## Required action 1
In the Wake County stormwater text, why were Falls Lake and Jordan Lake designated as Nutrient Sensitive Waters? Answer in one to three sentences.
## Required action 2
Rewrite the Wake County stormwater text starting at "Both Falls Lake" and ending at "Management Strategy Rules.", substituting "urban runoff" for "stormwater runoff".
## Required action 3
Resume the Wake County stormwater text after its final sentence.

*** Passage to read ***

Local Rules

 

Wake County's stormwater management regulations may be found in Article 9 of the Unified Development Ordinance. These regulations establish minimum requirements to address adverse effects of stormwater runoff associated with new development.
 
Wake County administers stormwater regulations for all unincorporated areas as well as three municipalities through interlocal agreements: Wendell, Rolesville and Zebulon.

 

Both Falls Lake and Jordan Lake are considered polluted due to excessive nutrient inputs, and stormwater runoff is one of the major sources. As a result, both lakes have been designated as Nutrient Sensitive Waters (NSW) by the North Carolina Division of Water Quality (DWQ). The Falls Lake and Jordan Lake rules passed by the State require local governments to adopt stormwater standards for new development. The State’s Falls Lake rules became effective January 15, 2011, and the Jordan Lake rules became effective August 11, 2009. Local governments must implement the New Development Rule for Falls Lake by July 12, 2012, and by August 10, 2012, for Jordan Lake. Wake County is addressing the two programs in one set of regulations within its Unified Development Ordinance (UDO), Section 9-21 State Nutrient Management Strategy Rules.

  

New Stormwater Rules for New Development in the Falls and Jordan Lake Basins 


State Rules

Algal blooms and fish kills in the lower Neuse River during 1988 led to state rules for controlling nutrients in the Neuse basin. The rules cover agriculture, urban development and wastewater treatment plants.

*** End of Passage to read ***
*** Recorded information ***

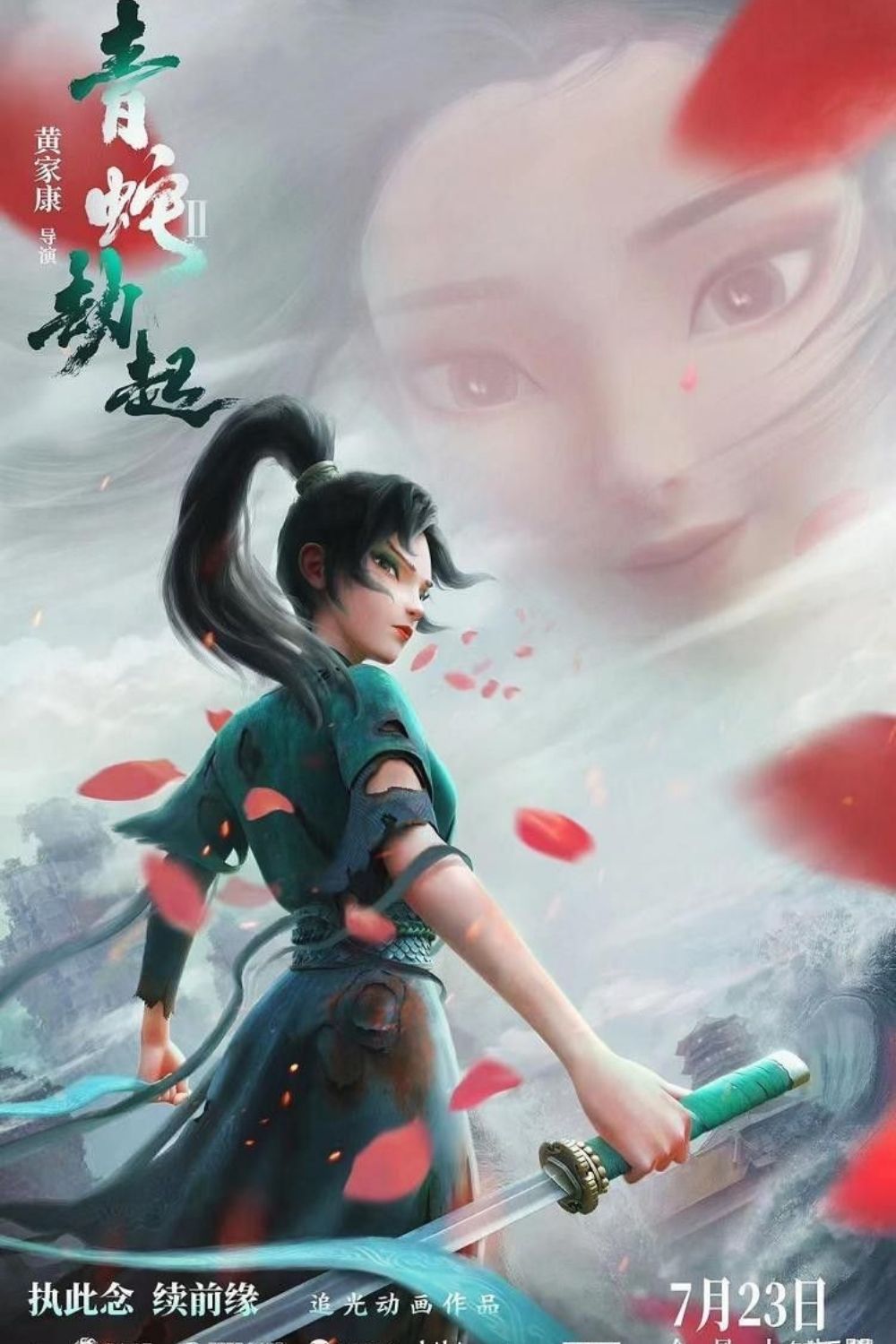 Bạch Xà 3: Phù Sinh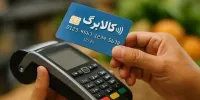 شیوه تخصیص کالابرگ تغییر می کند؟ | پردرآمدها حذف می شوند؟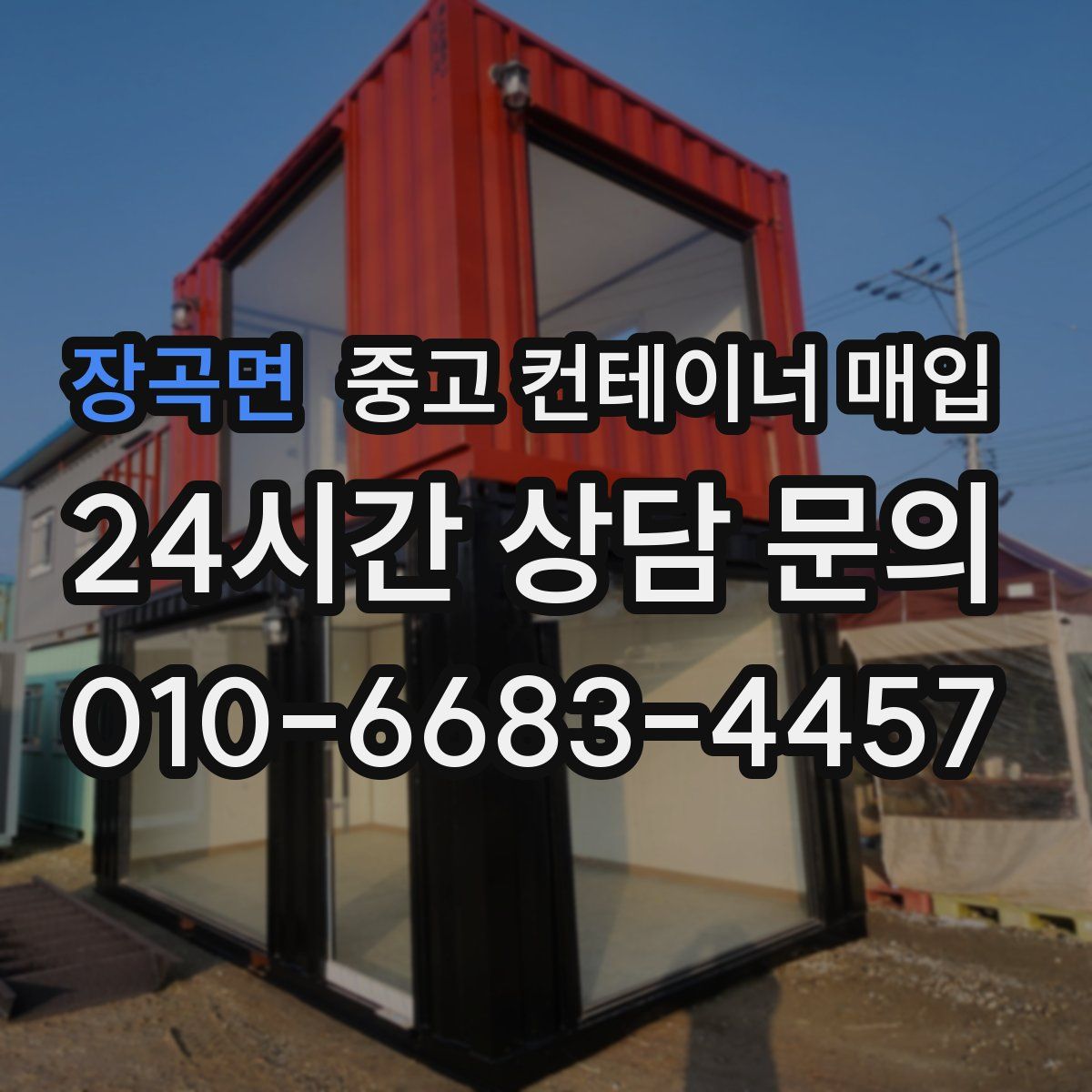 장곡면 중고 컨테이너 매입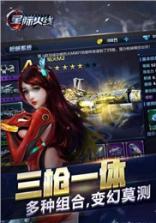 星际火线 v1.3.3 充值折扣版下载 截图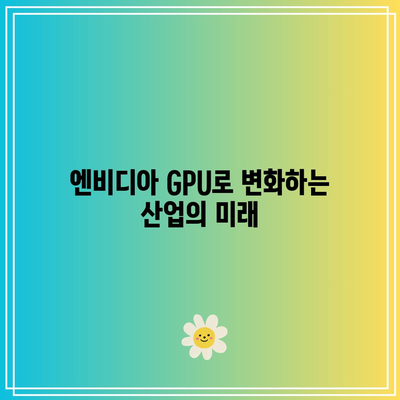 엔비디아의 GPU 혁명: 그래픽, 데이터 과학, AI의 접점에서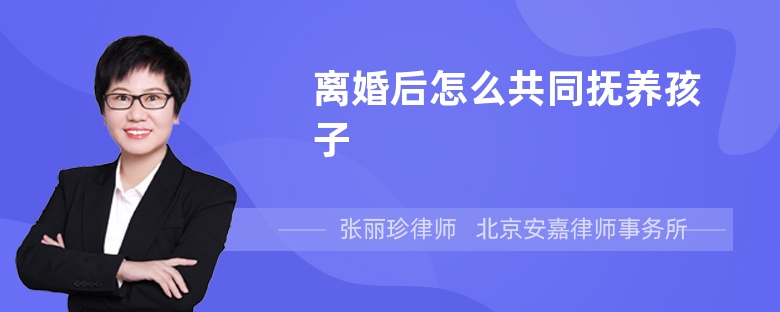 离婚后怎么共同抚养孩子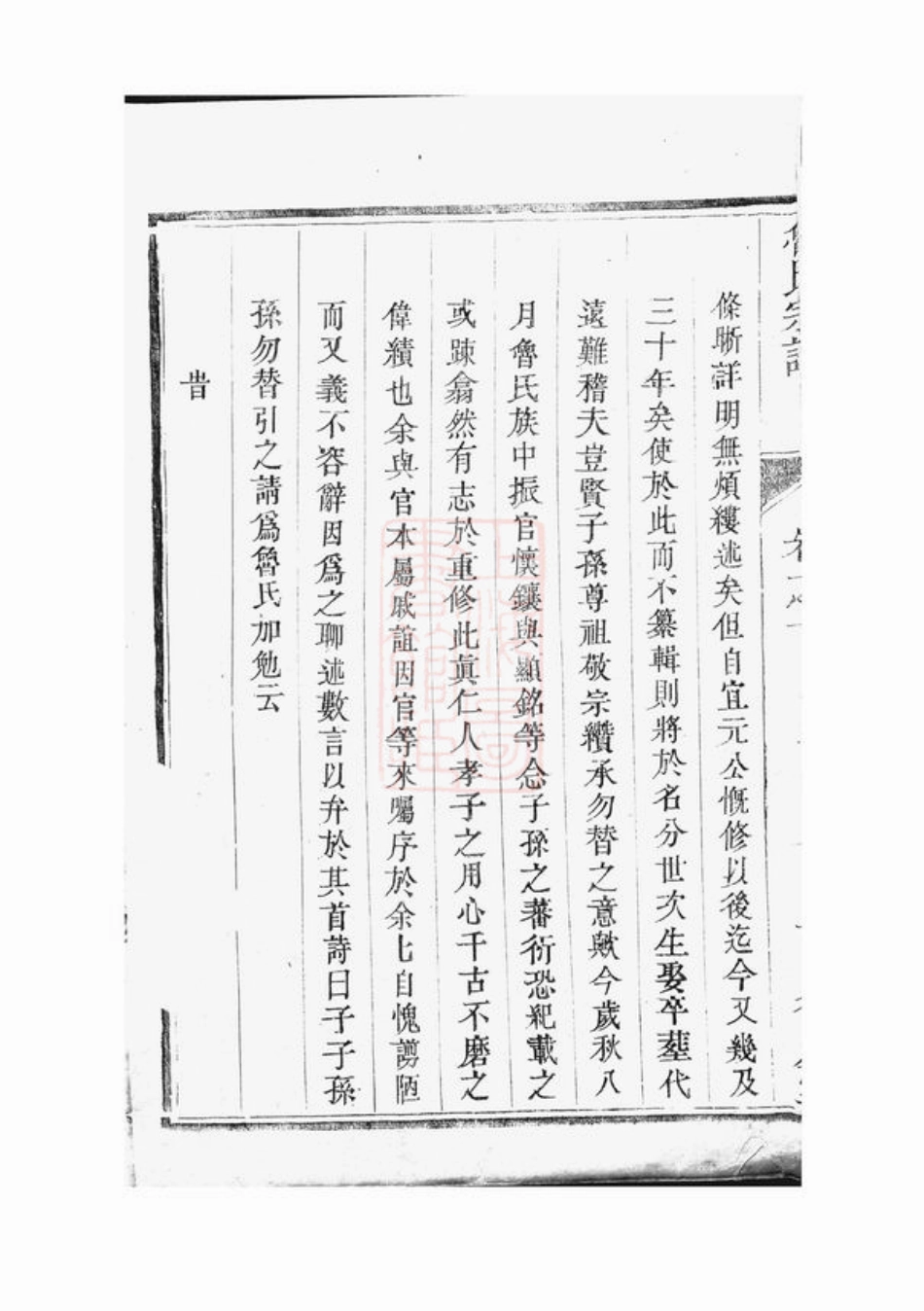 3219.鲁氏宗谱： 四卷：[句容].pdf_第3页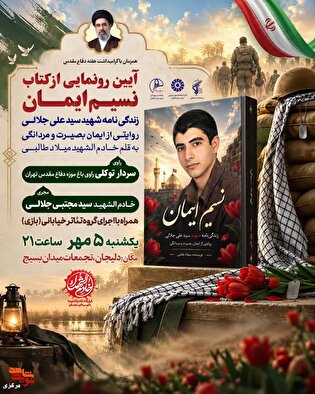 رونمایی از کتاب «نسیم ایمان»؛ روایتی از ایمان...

*** End of Recorded information ***

## Response 1
Both lakes are considered polluted because of excessive nutrient inputs, and stormwater runoff is one of the major sources. As a result, the North Carolina Division of Water Quality designated them as Nutrient Sensitive Waters (NSW).

## Response 2
Both Falls Lake and Jordan Lake are considered polluted due to excessive nutrient inputs, and urban runoff is one of the major sources. As a result, both lakes have been designated as Nutrient Sensitive Waters (NSW) by the North Carolina Division of Water Quality (DWQ). The Falls Lake and Jordan Lake rules passed by the State require local governments to adopt stormwater standards for new development. The State’s Falls Lake rules became effective January 15, 2011, and the Jordan Lake rules became effective August 11, 2009. Local governments must implement the New Development Rule for Falls Lake by July 12, 2012, and by August 10, 2012, for Jordan Lake. Wake County is addressing the two programs in one set of regulations within its Unified Development Ordinance (UDO), Section 9-21 State Nutrient Management Strategy Rules.

## Response 3
Wake County is one of 15 local governments that enforce the Neuse Stormwater Rules codified in 15A NCAC 2B .0235. Wake County requires compliance with the Neuse Rules throughout the County (including within the Cape Fear Basin). The stormwater rules require protection of riparian buffers, peak flow control and nitrogen control from new development.

 


 

Federal Rules

The federal Clean Water Act of 1972 focused initially on discharges from sources such as industrial and municipal wastewater treatment plants. Water quality studies have shown that more diffuse sources of pollution are also a problem. In 1987, Congress added requirements for non-agricultural sources of runoff, beginning with the largest cities and certain industries.
Wake County is covered under the second phase of the program, which is called the National Permit Discharge Elimination System (NPDES) program.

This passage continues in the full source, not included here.